===== The data
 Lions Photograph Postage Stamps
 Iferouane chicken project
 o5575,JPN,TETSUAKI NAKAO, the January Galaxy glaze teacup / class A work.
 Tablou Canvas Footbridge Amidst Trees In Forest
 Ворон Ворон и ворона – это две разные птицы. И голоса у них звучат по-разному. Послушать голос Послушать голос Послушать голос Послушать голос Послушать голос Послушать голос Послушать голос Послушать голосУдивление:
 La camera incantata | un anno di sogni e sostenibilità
==========
===== The data
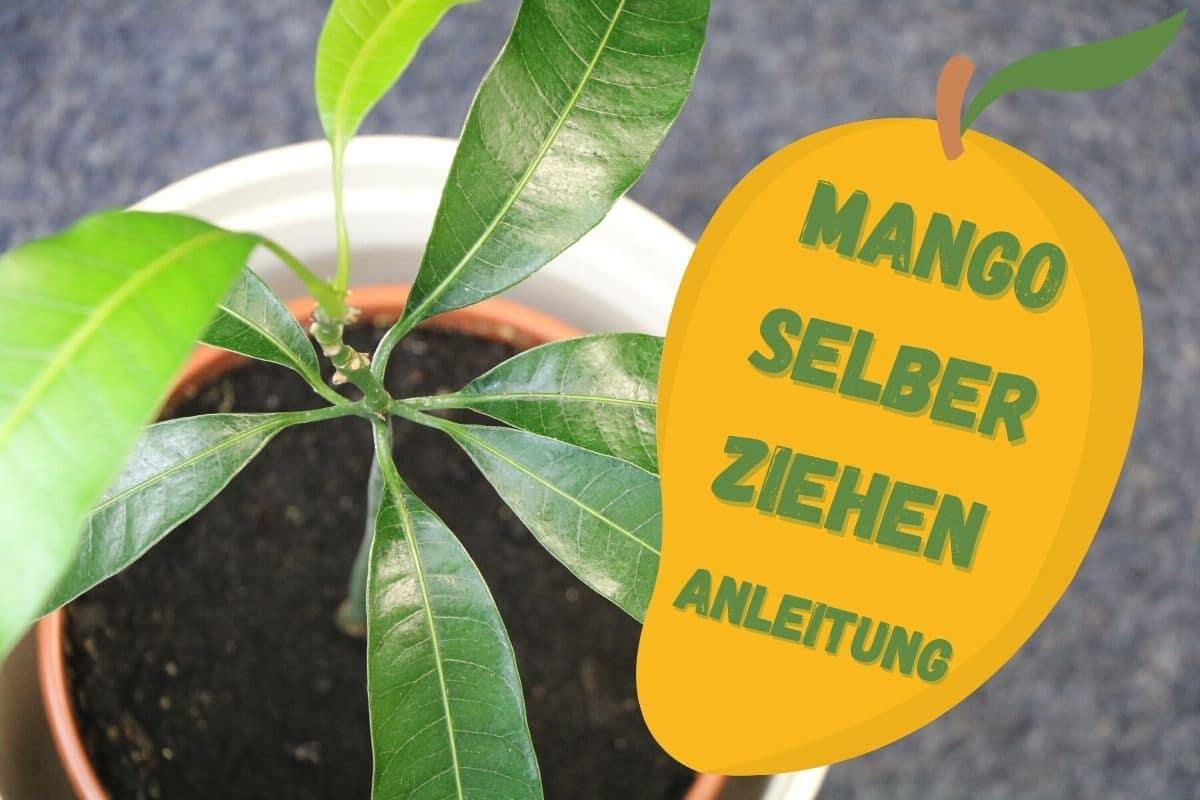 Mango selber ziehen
==========
_What you should do_
The expected answer is an exact copy of the lines above, beginning at the line with "o5575,JPN,TETSUAKI NAKAO, the" and ending at the line with "La camera incantata", with both ends in.

_Exercise output_
 o5575,JPN,TETSUAKI NAKAO, the January Galaxy glaze teacup / class A work.
 Tablou Canvas Footbridge Amidst Trees In Forest
 Ворон Ворон и ворона – это две разные птицы. И голоса у них звучат по-разному. Послушать голос Послушать голос Послушать голос Послушать голос Послушать голос Послушать голос Послушать голос Послушать голосУдивление:
 La camera incantata | un anno di sogni e sostenibilità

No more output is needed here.